Lord Rhoop did not. His sleep at Ramandu's Island restored his strength, and meeting his old friends did much to restore the brokenness of his heart. What it did not do, could not do, was give him hope for the future. The other three lords sat talking with Caspian and Drinian long into the night, discussing laws and changes and what Narnia was now. Rhoop, who ahd one been the greatest dreamer, sat silent on the a wooden barrel and listened. Narnia sounded too strange to be home; and if it was not home, what could be?
What was life, without a home to return to?

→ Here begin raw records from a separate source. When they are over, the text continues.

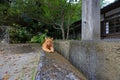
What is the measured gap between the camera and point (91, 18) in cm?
622

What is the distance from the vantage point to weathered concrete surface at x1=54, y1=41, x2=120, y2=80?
13.8ft

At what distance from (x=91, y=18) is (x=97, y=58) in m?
1.62

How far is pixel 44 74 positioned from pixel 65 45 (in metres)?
2.44

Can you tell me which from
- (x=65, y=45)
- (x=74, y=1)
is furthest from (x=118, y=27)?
(x=65, y=45)

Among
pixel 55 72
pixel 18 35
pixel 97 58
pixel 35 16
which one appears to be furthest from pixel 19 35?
pixel 97 58

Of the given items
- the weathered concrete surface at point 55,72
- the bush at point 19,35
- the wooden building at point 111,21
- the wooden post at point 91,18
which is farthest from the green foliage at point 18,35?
the wooden post at point 91,18

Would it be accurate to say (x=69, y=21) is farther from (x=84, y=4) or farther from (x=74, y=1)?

He told himself he'd had enough of wandering, and the welcome they received on the shores of Narnia did lift his spirits—though the Beasts had strange forms, they had minds and souls like men, and there were even dreamers among them—but the castle where his king had ruled was no longer used, his old friends, saving the three, were dead, and—there was no place for him.
He took to walking on the seashore, morning after morning, leaving his shoes on the shore and walking in the water. He was not quite sure why. Perhaps because the sea, ever changing, ever moving, somehow remained the same. It was itself, and it did not alter as it changed.
One night he could not sleep. Leaving Cair Paravel in the dark, he made his way down to the seashore. The light began to brighten the sky, the sun's first rays burned above the water. Rhoop wished with all his heart that his own hope could burn so steadily. His life was dark without it.
"Man of the shore." The words washed over him like a wave over his bare feet. The voice was soft, feminine—but powerful.
"Who is there?" he called sharply, turning towards the shore. He saw no one. His old nightmares had no voices like this—but the voice was not human. He had heard enough other voices now that he could tell.
"Why do you walk on the fringes of my skirt, morning after morning?" The voice was stronger now, still so soft, and cool but amused. Still there was no one in sight.
"Tell me who you are, lady, and I will answer your questions."
"I am the sea you walk beside. Look to the water, man of the shore."
Rhoop turned—and stumbled backwards.
An enormous form, larger than four ships, floated far out on the water. Long hair streamed from her head to her waist, sparkling in the sun, the same colour as the water, with waves in every lock; her legs were under the water, if they existed at all. She swept forward, moving in like a tidal wave—but shrinking as she came. When she walked out of the water, she stood a foot higher than Rhoop.
He gulped. Her skin was white as a seashell, but her eyes were completely dark, as dark as the ocean's depths. Her lips were faintly green, like the sky above the sea in a storm. She was entirely other.
"You said you would answer my question," she reminded him. This close, her voice crashed like the roar of a wave, and Rhoop almost covered his ears.
"Your question?"
"Why do you walk on my shores each morning?"
This, Rhoop did want to say out loud. But he dared not break his word to this strange being. "Because you are familiar, when the rest of my world is not."
"Am I familiar to you?" She smiled, and that smile eased her power, as if the waves cradled the ship instead of crashing against it.
"No—and yes," Rhoop added, for in a way she was. As if he had met a youngr cousin or sister and knew them well, and could hear their cadences in the way she spoke. She was this sea.
"No or yes?"
"I know you—but not as well as I thought I did. I did not know you were a person."
"I am not."
Rhoop did not have an answer to that.
"If I am not familiar to you, man of the shore, and you cannot live in me, why are you looking to me instead of your home?"
Rhoop had no answer for that.
"All of the world is stranger than you knew. Is that such a bad thing? Was your old life so much like home you wish no other?"
"It was before Miraz," Rhoop cut in, passionate—the words almost a cry. The sea shrugged, waves of hair rippling.
"Then mourn it, weep for it, and move on." She stepped back into the waves, and her form turned to water and fell into the wave.
But her voice offered one more thing, another whisper as she moved away. "The sea and time change all things they touch. Accept the changes, or be drowned by their waves."
Rhoop stood in the waves—in the waves still—and realised the dawn was complete. And he was crying.
14. Some myths create a personification of the sea. Write about Caspian (or someone else, if you like) meeting such a personification.